Stéphane Linder: Nous sommes proches du sport automobile depuis toujours. Nous avons sponsorisé la Scuderia Ferrari (1970-1979) et sommes sponsors de l’écurie McLaren depuis 1985. Nous sommes aussi le chronométreur officiel du championnat de Formule 1, ainsi que des 500 Miles d’Indianapolis (depuis 2004). Il était donc naturel que nous souhaitions faire partie de ce nouveau défi. C’est nouveau, innovant, c’est à l’avant-garde: exactement là où nous entendons positionner notre marque. Nous nous sommes engagés pour quatre saisons avec la Formule E, mais je ne donne aucun chiffre sur le montant investi. Sachez simplement que, comparé à la F1, c’est quinze à vingt fois moins.

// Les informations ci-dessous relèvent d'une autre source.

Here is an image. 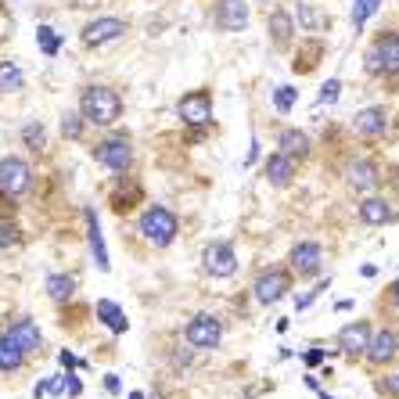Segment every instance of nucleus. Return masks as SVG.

De quelle nature est-il, ce défi?

Avec ce projet, le sport auto retrouve un peu de cet esprit pionnier qui a fini par disparaître de la F1... qui s’est tellement professionnalisée. L’idée, c’est que le pilote sera beaucoup plus important que sa machine: c’est sa performance qui fera la différence et pas l’inverse. Il y a aussi un pari technologique. Dans les années à venir, il faudra améliorer les batteries des Formule E, accroître leur autonomie. Un laboratoire intéressant.

Au début, le championnat sera confidentiel...

Oui, mais ce n’est pas le principal. Car son format unique (des courses au centre des villes et pas sur des circuits dédiés) nous intéresse au plus haut point. Chaque épreuve sera un événement, et je pense que le public urbain, branché, connecté, sensible à l’écologie, peut apprécier cet aspect des choses. Après tout, ces Formule E préfigurent peut-être les voitures propres de demain. Et puis nous misons aussi sur le public jeune qui pourra suivre les courses et les pilotes via les réseaux sociaux.